■ **What is needed**
Find every line in the records below that contains the string "feet", matching case, and copy each of those lines.
____________________
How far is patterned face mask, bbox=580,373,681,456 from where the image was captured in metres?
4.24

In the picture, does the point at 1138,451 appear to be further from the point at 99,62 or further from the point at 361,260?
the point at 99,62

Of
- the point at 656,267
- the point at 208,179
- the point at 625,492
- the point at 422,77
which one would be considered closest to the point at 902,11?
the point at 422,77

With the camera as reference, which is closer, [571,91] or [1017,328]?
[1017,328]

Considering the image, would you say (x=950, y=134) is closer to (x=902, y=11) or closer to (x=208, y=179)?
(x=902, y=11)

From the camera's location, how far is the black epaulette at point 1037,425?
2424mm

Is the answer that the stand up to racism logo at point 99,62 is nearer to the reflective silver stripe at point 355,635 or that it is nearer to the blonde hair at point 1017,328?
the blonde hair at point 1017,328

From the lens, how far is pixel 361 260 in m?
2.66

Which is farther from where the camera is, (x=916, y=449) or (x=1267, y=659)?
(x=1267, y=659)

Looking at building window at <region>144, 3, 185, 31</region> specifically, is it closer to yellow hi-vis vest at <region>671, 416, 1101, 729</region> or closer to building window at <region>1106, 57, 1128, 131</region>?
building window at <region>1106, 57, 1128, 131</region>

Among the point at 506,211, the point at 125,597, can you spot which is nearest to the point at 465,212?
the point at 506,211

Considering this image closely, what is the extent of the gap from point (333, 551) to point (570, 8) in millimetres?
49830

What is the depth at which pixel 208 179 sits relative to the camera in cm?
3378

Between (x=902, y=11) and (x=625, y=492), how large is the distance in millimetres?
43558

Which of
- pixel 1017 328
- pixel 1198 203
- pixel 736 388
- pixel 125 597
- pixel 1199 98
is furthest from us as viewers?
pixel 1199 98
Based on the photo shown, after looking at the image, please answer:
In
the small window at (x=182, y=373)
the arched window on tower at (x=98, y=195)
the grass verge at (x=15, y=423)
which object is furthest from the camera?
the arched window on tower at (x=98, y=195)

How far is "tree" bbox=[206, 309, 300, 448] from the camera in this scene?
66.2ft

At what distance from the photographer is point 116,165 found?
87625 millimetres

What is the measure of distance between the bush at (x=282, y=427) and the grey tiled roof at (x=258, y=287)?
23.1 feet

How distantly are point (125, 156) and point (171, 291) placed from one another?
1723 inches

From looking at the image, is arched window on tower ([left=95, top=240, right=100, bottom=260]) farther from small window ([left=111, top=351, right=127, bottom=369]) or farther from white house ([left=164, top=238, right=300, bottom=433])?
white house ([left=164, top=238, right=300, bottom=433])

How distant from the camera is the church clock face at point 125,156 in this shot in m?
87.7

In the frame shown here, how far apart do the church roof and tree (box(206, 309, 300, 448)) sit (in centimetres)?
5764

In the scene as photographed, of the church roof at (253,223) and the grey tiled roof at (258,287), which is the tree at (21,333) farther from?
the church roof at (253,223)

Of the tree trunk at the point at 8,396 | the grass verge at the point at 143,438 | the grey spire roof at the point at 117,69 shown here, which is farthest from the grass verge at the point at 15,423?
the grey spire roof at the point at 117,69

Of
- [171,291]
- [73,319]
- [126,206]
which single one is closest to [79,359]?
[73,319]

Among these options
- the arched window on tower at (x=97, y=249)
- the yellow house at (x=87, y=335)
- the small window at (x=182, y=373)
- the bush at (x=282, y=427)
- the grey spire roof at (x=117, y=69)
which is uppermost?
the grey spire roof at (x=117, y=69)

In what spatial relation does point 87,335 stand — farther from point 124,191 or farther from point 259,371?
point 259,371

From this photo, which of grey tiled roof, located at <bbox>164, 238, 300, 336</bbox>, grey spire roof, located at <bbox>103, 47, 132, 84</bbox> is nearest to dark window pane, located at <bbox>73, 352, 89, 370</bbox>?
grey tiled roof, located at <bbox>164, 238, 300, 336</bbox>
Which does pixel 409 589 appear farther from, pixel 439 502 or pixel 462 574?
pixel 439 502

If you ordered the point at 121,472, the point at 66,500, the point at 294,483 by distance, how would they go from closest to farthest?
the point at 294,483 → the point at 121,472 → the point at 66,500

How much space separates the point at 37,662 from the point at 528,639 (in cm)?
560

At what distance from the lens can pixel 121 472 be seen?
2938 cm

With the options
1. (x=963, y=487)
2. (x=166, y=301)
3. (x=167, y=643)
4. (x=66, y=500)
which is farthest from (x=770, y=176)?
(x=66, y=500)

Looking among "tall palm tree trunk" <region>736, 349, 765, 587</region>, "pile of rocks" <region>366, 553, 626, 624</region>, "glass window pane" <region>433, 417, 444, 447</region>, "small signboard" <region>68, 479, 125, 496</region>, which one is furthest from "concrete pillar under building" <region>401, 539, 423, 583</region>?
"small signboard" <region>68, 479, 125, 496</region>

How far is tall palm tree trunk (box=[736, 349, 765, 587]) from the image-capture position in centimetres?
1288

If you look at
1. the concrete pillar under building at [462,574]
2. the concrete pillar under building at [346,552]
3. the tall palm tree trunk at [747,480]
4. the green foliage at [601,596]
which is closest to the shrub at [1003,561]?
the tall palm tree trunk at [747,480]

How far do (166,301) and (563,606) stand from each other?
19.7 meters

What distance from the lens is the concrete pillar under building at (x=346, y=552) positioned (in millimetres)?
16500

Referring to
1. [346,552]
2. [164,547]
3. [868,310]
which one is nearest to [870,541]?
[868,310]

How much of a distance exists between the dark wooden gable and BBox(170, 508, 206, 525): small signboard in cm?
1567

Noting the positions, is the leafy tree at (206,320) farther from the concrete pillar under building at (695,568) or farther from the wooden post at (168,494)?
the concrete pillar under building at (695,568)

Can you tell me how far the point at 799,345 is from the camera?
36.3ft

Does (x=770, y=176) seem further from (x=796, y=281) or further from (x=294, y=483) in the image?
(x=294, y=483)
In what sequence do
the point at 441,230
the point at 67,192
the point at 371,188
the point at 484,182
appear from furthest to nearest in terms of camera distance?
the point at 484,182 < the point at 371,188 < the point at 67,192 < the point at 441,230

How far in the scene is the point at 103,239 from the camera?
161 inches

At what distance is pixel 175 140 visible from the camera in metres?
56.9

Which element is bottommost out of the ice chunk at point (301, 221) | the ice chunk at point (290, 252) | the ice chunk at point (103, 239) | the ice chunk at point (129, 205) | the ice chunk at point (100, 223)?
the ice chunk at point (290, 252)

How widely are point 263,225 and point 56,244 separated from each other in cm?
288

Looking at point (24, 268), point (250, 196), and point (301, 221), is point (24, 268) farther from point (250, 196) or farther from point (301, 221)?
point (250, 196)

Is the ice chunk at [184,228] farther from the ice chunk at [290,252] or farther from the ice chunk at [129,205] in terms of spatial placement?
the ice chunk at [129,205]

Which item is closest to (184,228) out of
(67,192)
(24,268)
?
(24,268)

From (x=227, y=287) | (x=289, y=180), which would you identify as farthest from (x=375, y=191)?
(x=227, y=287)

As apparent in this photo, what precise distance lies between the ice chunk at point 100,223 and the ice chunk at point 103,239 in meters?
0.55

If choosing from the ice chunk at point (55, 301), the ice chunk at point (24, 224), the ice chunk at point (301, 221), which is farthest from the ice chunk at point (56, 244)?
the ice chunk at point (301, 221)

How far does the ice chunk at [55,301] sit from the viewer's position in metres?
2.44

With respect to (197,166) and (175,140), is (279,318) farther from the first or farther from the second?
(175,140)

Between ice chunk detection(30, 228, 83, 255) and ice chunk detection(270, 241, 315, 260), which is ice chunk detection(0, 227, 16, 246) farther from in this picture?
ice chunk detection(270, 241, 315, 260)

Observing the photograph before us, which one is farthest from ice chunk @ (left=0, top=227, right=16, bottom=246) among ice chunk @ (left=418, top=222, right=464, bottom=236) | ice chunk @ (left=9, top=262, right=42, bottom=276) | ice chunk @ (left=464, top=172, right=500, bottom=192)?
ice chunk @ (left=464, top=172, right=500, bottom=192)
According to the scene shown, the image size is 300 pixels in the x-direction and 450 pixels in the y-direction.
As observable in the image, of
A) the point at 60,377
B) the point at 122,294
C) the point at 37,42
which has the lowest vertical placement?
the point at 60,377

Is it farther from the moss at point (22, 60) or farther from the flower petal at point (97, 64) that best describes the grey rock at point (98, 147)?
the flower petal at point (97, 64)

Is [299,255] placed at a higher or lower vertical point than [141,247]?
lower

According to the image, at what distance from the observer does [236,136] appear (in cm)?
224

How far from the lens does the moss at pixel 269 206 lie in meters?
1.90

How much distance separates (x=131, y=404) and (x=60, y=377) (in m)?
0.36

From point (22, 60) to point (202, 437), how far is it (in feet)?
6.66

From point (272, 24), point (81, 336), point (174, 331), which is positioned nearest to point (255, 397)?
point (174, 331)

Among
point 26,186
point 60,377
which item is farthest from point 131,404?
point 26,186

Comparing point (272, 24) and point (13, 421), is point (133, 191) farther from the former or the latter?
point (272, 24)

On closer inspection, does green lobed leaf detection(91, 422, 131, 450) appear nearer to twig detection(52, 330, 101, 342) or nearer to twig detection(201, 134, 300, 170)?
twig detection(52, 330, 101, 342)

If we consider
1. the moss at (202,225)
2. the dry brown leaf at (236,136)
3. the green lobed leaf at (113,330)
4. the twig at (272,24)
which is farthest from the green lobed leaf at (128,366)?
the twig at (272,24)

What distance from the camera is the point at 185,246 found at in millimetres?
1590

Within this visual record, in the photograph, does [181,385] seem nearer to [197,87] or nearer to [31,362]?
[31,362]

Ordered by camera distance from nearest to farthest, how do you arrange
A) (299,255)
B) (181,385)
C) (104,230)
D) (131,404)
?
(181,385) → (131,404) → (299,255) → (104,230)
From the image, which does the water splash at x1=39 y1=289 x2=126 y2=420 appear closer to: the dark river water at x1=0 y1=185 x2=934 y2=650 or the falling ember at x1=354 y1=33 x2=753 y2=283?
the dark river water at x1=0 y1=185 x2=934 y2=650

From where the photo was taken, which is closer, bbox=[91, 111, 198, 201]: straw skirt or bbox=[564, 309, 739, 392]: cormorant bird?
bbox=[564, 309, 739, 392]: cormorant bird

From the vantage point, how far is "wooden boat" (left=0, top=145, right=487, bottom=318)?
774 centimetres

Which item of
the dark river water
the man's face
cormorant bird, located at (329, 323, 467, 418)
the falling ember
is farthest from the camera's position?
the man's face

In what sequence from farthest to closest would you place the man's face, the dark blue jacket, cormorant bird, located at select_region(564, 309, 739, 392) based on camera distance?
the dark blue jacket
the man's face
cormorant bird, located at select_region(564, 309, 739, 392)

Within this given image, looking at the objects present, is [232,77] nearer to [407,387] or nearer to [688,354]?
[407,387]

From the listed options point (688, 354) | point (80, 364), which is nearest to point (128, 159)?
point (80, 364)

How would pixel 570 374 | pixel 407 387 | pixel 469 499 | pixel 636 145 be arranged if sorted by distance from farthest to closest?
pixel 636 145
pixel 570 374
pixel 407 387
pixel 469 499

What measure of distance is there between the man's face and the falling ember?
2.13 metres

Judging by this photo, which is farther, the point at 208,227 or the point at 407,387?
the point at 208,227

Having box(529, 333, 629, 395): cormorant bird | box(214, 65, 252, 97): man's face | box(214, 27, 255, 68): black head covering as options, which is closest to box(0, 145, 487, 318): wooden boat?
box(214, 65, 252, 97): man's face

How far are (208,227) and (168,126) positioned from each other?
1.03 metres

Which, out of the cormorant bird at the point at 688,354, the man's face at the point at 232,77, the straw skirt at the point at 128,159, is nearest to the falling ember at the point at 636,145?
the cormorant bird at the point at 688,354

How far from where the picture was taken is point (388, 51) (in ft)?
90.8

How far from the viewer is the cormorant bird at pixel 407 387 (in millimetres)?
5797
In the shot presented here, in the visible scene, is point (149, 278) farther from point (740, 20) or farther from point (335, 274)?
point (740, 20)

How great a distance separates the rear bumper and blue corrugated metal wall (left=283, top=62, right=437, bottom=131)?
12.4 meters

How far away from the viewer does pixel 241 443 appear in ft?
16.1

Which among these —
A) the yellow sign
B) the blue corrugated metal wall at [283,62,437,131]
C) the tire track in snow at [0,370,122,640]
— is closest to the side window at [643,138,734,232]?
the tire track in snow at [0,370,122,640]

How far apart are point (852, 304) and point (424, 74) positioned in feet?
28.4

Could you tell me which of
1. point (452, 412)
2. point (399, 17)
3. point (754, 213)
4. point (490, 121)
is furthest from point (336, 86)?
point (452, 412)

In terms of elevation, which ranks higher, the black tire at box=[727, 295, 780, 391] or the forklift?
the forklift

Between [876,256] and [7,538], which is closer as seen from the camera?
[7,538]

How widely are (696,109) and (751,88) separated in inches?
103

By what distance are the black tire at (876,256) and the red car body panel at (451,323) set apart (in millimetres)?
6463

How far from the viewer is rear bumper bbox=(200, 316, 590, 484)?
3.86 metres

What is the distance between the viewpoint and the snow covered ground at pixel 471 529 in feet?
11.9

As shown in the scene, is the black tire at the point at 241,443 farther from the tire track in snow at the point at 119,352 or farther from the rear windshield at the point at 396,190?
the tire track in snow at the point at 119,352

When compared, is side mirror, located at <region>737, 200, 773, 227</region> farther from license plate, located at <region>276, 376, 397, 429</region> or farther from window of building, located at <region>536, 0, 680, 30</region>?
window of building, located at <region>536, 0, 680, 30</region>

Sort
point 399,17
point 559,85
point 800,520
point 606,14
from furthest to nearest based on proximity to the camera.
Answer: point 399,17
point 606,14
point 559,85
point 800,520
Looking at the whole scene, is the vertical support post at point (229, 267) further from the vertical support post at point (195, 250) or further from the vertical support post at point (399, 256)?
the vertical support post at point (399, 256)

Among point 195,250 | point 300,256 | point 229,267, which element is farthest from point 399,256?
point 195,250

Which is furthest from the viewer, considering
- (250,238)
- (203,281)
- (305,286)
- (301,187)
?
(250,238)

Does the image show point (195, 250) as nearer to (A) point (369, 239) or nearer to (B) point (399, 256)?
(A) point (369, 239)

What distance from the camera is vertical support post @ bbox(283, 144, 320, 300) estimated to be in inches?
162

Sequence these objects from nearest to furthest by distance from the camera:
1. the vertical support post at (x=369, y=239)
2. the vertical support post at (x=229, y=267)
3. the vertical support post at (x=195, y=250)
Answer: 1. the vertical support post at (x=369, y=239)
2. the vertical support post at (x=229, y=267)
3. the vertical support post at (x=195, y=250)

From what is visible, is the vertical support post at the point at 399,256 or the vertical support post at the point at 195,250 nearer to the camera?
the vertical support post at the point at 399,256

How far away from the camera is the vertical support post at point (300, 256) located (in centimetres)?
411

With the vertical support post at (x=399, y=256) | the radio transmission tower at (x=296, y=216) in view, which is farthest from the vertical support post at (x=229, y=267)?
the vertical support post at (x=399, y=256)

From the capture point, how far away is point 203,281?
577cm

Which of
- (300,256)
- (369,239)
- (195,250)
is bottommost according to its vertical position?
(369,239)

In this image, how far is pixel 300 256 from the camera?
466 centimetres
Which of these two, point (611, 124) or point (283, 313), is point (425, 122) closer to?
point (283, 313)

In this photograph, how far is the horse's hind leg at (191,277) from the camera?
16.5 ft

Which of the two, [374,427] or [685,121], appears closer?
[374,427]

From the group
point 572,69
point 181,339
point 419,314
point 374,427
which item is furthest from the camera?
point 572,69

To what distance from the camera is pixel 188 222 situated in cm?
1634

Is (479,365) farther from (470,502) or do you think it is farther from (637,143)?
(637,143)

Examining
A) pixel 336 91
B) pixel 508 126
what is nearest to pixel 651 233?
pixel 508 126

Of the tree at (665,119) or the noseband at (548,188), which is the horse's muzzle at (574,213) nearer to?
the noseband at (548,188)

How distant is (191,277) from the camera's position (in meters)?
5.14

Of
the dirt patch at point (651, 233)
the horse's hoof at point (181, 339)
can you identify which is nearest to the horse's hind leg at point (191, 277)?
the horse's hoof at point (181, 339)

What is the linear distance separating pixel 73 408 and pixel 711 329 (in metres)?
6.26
____________________
■ **Correct response**
23.1 feet
From point (22, 60) to point (202, 437), how far is it (in feet)?
How far apart are point (852, 304) and point (424, 74) positioned in feet?
What is the distance between the viewpoint and the snow covered ground at pixel 471 529 in feet?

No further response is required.